The records that follow are to be repeated in full, with no pictures retained.

**Provided information:**
==========

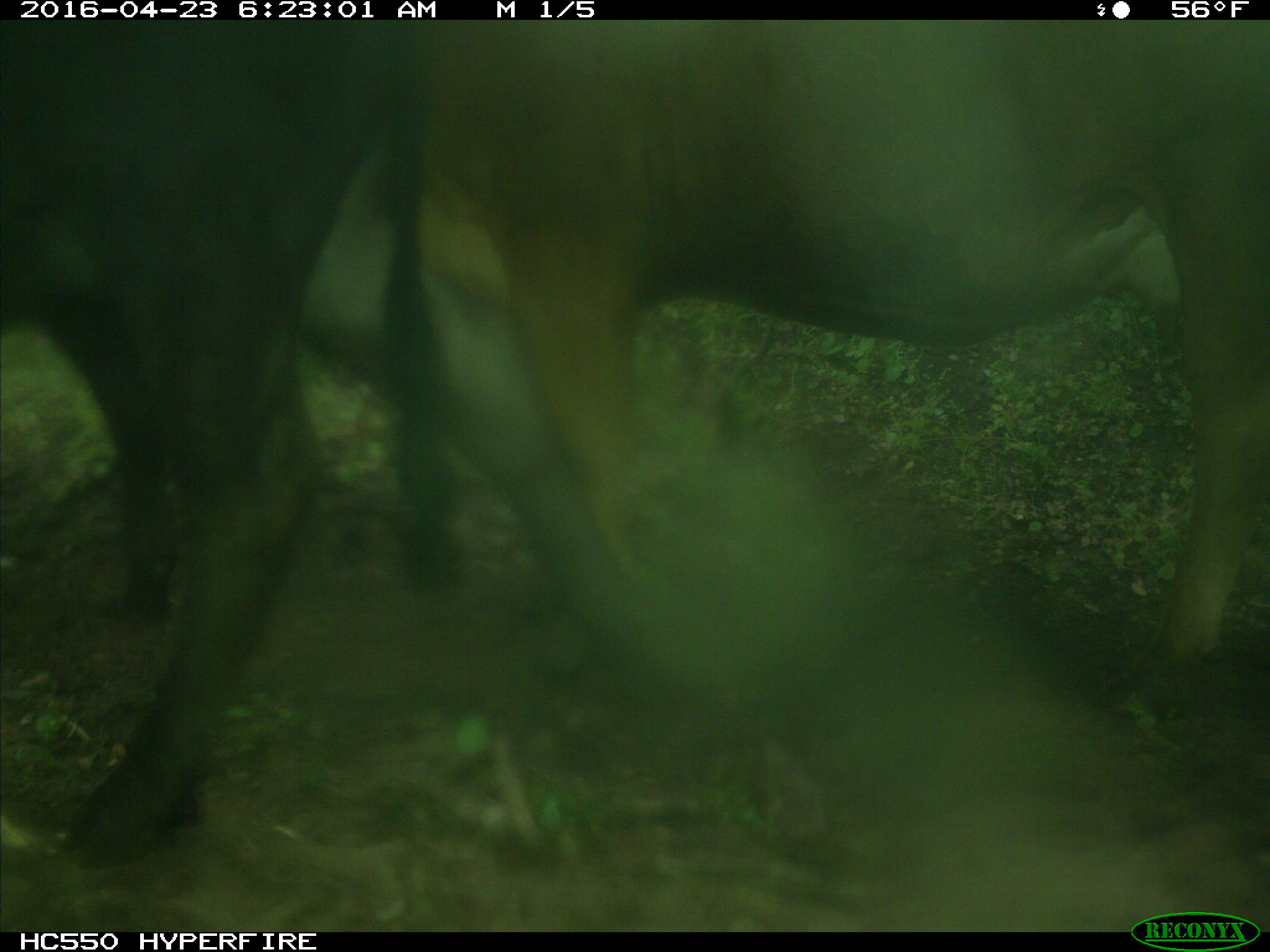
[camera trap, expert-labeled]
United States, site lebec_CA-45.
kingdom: Animalia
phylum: Chordata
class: Mammalia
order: Artiodactyla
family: Bovidae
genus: Bos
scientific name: Bos taurus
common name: domestic cow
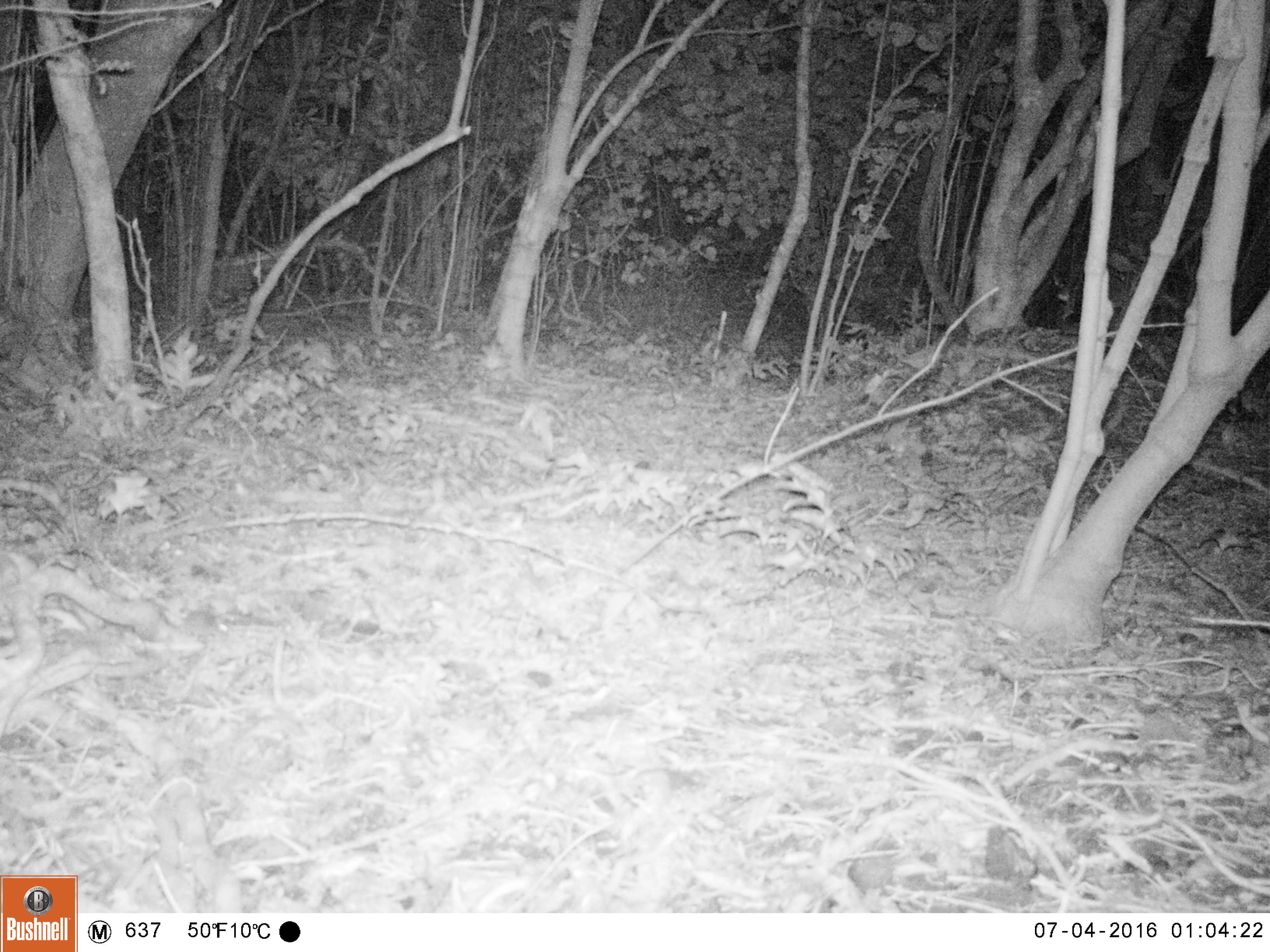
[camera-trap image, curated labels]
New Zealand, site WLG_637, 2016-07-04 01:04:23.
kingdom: Animalia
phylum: Chordata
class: Mammalia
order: Rodentia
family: Muridae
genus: Mus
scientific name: Mus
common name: mouse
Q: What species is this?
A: Mouse (Mus).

==========

**Task answer:**
[camera trap, expert-labeled]
United States, site lebec_CA-45.
kingdom: Animalia
phylum: Chordata
class: Mammalia
order: Artiodactyla
family: Bovidae
genus: Bos
scientific name: Bos taurus
common name: domestic cow
[camera-trap image, curated labels]
New Zealand, site WLG_637, 2016-07-04 01:04:23.
kingdom: Animalia
phylum: Chordata
class: Mammalia
order: Rodentia
family: Muridae
genus: Mus
scientific name: Mus
common name: mouse
Q: What species is this?
A: Mouse (Mus).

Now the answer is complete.